Sun helps launch medical 'holodeck'

By Gail Balfour
Wednesday, 06 March, 2002

The University of Calgary and Sun Microsystems have launched the Sun Centre of Excellence for Visual Genomics, a new kind of bioinformatics facility which uses 3D technology to view complex data of the human body.

The centre - to be run by Dr Christoph Sensen, a professor of biochemistry and molecular biology at the U of C Faculty of Medicine - has the ability to create 3D models of biological systems such as genomes, organs or cancerous cells, using a technology called CAVE (CAVE Automatic Virtual Environment) from Kitchener, Ontario-based Fakespace.

Often compared to Star Trek's famous Holodeck, the CAVE is a dark, black-curtained room with 270 degree projection systems, as well as floor projection. People may stand inside, and with the use of special 3D glasses and other virtual reality gear, actually feel as if they are part of the environment they are seeing.

Being inside the CAVE is "like climbing inside your TV and playing with all the little people," according to Sensen. He said the hope is for scientists to be able to understand complex human diseases by visualising aspects of the human body as a collective, something that researchers are unable to do as thoroughly with traditional tools such as MRIs or microscopes.

Sensen also expects this technology to cut down the need for medical experimentation with lab animals and human cadavers because, in many cases, they will be able to duplicate digitally the human body's reactions to events instead.

Total investment in the centre is more than C$6 million, and funding partners include Sun Microsystems, Fakespace, Western Economic Diversification Canada, the Alberta Science and Research Authority, the Alberta Network for Proteomics Innovation, Genome Prairie and the University of Calgary.

The centre includes a high performance Sun Fire 6800 server and Sun Ray thin clients for graduate students to access the computer network.
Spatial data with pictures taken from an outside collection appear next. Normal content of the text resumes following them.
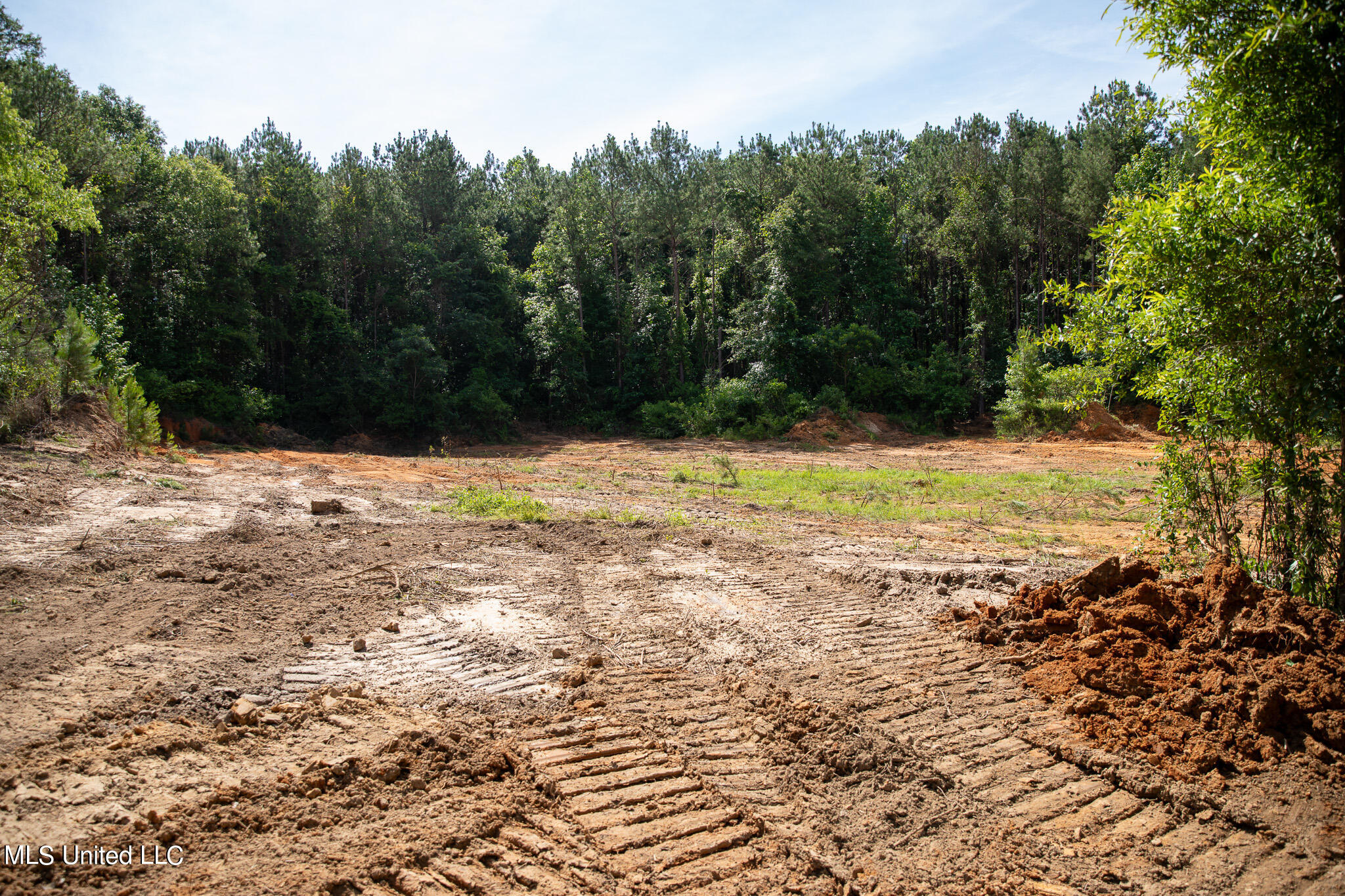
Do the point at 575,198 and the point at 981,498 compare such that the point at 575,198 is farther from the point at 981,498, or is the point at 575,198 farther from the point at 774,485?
the point at 981,498

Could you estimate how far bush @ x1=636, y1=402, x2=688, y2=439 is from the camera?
3066 centimetres

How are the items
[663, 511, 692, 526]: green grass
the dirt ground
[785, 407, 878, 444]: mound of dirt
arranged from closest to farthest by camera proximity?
the dirt ground, [663, 511, 692, 526]: green grass, [785, 407, 878, 444]: mound of dirt

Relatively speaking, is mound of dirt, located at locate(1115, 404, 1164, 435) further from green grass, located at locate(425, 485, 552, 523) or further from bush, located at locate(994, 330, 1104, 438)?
green grass, located at locate(425, 485, 552, 523)

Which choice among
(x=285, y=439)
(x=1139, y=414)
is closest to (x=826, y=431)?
(x=1139, y=414)

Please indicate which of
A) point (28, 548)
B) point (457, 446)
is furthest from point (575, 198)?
point (28, 548)

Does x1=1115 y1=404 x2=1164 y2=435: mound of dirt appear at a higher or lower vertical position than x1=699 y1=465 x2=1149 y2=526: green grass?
higher

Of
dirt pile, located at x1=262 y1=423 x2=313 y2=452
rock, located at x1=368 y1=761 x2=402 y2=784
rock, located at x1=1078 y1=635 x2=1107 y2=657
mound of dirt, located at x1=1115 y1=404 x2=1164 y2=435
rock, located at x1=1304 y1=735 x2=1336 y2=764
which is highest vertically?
mound of dirt, located at x1=1115 y1=404 x2=1164 y2=435

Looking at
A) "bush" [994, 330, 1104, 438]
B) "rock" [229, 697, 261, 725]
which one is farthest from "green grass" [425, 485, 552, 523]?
"bush" [994, 330, 1104, 438]

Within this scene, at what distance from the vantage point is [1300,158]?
422 cm

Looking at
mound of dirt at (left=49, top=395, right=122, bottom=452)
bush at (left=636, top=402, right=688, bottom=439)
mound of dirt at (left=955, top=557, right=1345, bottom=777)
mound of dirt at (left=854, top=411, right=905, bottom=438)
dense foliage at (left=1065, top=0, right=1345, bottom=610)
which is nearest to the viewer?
mound of dirt at (left=955, top=557, right=1345, bottom=777)

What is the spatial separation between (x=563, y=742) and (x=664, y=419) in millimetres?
27135

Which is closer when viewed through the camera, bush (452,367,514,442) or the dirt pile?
the dirt pile

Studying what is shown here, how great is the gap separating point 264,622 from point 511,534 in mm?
4089

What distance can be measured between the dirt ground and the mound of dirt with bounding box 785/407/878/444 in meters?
19.8
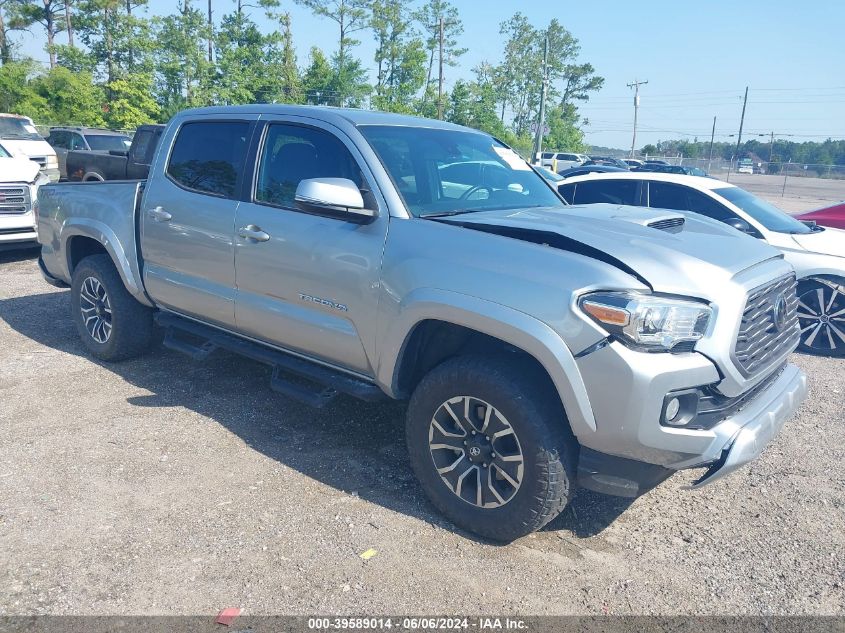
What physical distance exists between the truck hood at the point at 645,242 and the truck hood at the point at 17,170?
7835 mm

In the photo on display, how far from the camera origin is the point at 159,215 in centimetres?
480

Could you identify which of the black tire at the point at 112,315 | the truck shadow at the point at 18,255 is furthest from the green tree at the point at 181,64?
the black tire at the point at 112,315

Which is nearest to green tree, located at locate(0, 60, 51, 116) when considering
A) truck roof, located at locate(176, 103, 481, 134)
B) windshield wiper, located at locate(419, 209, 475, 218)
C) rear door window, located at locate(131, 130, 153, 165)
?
rear door window, located at locate(131, 130, 153, 165)

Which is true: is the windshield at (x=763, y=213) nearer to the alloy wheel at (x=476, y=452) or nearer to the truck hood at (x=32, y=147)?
the alloy wheel at (x=476, y=452)

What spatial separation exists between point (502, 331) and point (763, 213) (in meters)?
5.61

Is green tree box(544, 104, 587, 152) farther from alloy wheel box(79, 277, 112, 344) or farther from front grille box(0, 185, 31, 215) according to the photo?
alloy wheel box(79, 277, 112, 344)

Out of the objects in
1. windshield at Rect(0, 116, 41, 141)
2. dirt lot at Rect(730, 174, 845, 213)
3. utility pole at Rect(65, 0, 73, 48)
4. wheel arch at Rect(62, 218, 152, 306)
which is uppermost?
utility pole at Rect(65, 0, 73, 48)

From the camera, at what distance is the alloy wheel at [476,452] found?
315cm

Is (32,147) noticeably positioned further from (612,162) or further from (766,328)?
(612,162)

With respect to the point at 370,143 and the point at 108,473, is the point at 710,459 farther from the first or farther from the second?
the point at 108,473

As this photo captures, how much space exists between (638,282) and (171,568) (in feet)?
7.80

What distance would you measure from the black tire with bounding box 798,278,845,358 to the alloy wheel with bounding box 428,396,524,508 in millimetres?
4790

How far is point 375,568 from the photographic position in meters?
3.09

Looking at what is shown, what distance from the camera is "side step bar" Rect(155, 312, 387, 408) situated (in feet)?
12.6
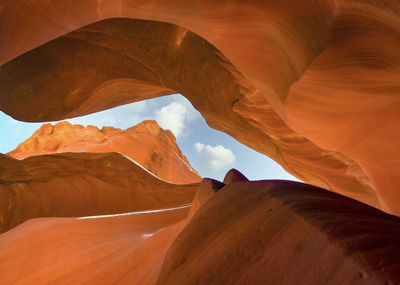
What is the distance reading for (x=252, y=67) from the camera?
9.73 feet

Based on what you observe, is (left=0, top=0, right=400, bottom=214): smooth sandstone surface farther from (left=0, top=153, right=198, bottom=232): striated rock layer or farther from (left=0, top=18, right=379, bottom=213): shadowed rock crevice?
(left=0, top=153, right=198, bottom=232): striated rock layer

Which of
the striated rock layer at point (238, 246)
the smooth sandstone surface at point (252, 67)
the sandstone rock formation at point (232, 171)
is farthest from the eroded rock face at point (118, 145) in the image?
the striated rock layer at point (238, 246)

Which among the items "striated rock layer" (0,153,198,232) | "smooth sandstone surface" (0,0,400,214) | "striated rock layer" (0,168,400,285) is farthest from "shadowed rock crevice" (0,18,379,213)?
"striated rock layer" (0,168,400,285)

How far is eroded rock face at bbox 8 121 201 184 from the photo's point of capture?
14.4m

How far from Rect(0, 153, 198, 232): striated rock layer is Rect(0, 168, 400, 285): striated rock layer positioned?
10.6ft

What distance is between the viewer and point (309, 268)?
3.42 ft

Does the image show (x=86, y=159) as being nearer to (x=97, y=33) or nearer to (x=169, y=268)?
(x=97, y=33)

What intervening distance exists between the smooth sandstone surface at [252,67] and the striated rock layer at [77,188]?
1.68 metres

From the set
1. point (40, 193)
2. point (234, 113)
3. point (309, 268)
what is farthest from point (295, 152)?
point (40, 193)

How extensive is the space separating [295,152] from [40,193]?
6160mm

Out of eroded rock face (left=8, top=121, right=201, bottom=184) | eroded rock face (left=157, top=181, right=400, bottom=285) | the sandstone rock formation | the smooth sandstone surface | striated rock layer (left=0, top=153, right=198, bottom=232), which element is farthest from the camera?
eroded rock face (left=8, top=121, right=201, bottom=184)

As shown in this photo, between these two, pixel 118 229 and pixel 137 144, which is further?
pixel 137 144

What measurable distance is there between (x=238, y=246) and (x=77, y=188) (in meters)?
5.97

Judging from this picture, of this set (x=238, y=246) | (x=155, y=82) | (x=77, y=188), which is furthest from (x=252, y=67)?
(x=77, y=188)
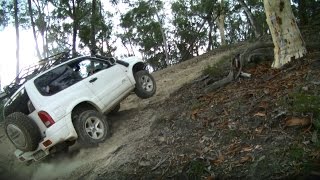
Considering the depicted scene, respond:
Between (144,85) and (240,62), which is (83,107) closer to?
(144,85)

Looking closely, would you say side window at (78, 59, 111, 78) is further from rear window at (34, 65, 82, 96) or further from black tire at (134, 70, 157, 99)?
black tire at (134, 70, 157, 99)

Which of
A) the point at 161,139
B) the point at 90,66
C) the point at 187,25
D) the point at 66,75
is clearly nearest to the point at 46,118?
the point at 66,75

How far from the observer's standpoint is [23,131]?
699cm

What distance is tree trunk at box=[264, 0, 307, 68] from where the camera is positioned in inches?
306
It's home to about 30T bytes of storage, an amount expected to double over the next two years, according to Chris Spindler, a technical architect for Sun in Calgary.

He said most other CAVEs in the world are used in areas other than life sciences and run on proprietary software, which makes it more difficult to have a collaborative environment to visualise data. The CAVE at the centre uses Java 3D technology, allowing scientists an open-source, immersive environment to view three-dimensional models of biological systems, including cells, tissues and entire organisms.

This could be instrumental in determining how diseased cells react differently than normal ones, for example. "If you understand how something works, you start to understand how to fix it," Spindler explained.

Stefan Unger, business development manager for computational biology at Sun, said this centre is the first of its kind to use CAVE technology in the bioinformatics space.

"This is a centre in visual genomics," he said. "One of the problems that we have is that genomics are entering a phase of exponential, and even super-exponential growth, of the amount of data. And not only just in sheer quantity, but in the complexity of the data.

"One of the ways of trying to get a hold of this is to try to represent this data in a visual manner."